** START OF INFORMATION SUPPLIED **

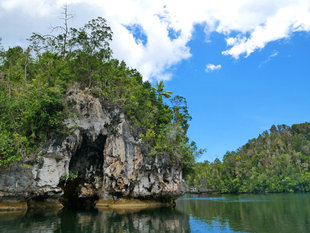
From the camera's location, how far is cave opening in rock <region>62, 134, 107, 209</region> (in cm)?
2623

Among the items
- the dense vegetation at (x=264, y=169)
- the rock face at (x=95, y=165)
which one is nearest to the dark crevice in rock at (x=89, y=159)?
the rock face at (x=95, y=165)

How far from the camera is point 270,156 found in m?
78.8

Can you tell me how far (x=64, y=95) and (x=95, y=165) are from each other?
8780 millimetres

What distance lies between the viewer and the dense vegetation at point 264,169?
67919 mm

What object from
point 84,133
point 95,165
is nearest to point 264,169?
point 95,165

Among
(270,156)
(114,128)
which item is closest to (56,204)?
(114,128)

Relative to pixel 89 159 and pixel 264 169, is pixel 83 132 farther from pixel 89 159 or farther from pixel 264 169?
pixel 264 169

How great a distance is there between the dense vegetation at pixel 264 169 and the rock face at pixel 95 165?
38990 millimetres

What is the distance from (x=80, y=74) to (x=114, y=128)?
6997 mm

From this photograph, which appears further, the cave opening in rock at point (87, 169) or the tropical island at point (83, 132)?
the cave opening in rock at point (87, 169)

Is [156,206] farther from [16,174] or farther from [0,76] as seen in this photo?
[0,76]

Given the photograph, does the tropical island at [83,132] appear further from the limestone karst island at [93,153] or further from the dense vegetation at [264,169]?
the dense vegetation at [264,169]

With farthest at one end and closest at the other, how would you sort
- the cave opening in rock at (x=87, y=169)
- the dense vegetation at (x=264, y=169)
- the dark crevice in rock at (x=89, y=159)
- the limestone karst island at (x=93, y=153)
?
the dense vegetation at (x=264, y=169), the cave opening in rock at (x=87, y=169), the dark crevice in rock at (x=89, y=159), the limestone karst island at (x=93, y=153)

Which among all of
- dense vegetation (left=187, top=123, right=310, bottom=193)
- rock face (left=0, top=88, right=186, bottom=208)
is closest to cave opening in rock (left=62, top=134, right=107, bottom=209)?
rock face (left=0, top=88, right=186, bottom=208)
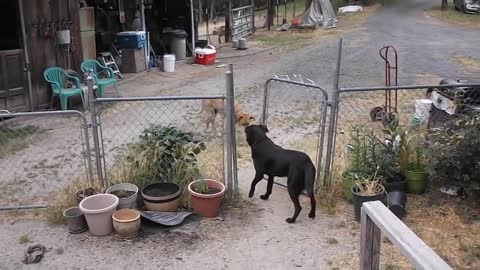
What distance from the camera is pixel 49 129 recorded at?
7625 millimetres

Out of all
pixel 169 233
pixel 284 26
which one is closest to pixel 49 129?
pixel 169 233

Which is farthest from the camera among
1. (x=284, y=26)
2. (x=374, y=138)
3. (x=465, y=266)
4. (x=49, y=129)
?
(x=284, y=26)

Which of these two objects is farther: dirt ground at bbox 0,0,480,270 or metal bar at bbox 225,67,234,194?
metal bar at bbox 225,67,234,194

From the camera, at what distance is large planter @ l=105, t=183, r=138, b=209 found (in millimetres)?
4387

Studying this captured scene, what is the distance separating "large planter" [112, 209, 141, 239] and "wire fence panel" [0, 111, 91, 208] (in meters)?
0.72

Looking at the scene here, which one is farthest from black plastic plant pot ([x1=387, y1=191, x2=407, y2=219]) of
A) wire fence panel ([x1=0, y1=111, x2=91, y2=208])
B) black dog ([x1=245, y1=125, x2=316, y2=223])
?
wire fence panel ([x1=0, y1=111, x2=91, y2=208])

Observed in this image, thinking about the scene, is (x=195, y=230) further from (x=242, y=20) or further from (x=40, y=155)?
(x=242, y=20)

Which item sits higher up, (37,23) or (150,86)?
(37,23)

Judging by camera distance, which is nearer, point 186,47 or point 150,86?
point 150,86

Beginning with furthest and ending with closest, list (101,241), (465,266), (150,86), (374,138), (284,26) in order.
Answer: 1. (284,26)
2. (150,86)
3. (374,138)
4. (101,241)
5. (465,266)

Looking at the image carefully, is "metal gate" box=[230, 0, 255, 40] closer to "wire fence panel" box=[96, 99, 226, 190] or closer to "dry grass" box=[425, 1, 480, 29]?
"wire fence panel" box=[96, 99, 226, 190]

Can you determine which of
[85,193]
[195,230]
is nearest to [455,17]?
[195,230]

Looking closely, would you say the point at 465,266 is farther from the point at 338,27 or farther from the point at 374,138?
the point at 338,27

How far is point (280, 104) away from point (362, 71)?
167 inches
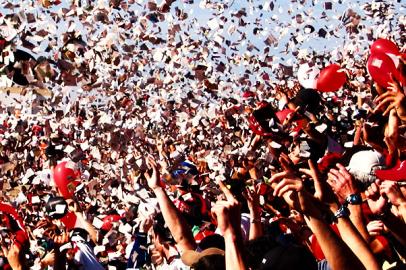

** END OF INFORMATION SUPPLIED **

Return every line above that contains the word "large".

* _THE COMPLETED TASK_:
From the camera, at what distance is large planter @ l=105, t=183, r=138, b=209 found (in millimetres)?
Studying this captured scene, what is the distance separating "large planter" [112, 209, 141, 239] and "wire fence panel" [0, 111, 91, 208] (in meters)?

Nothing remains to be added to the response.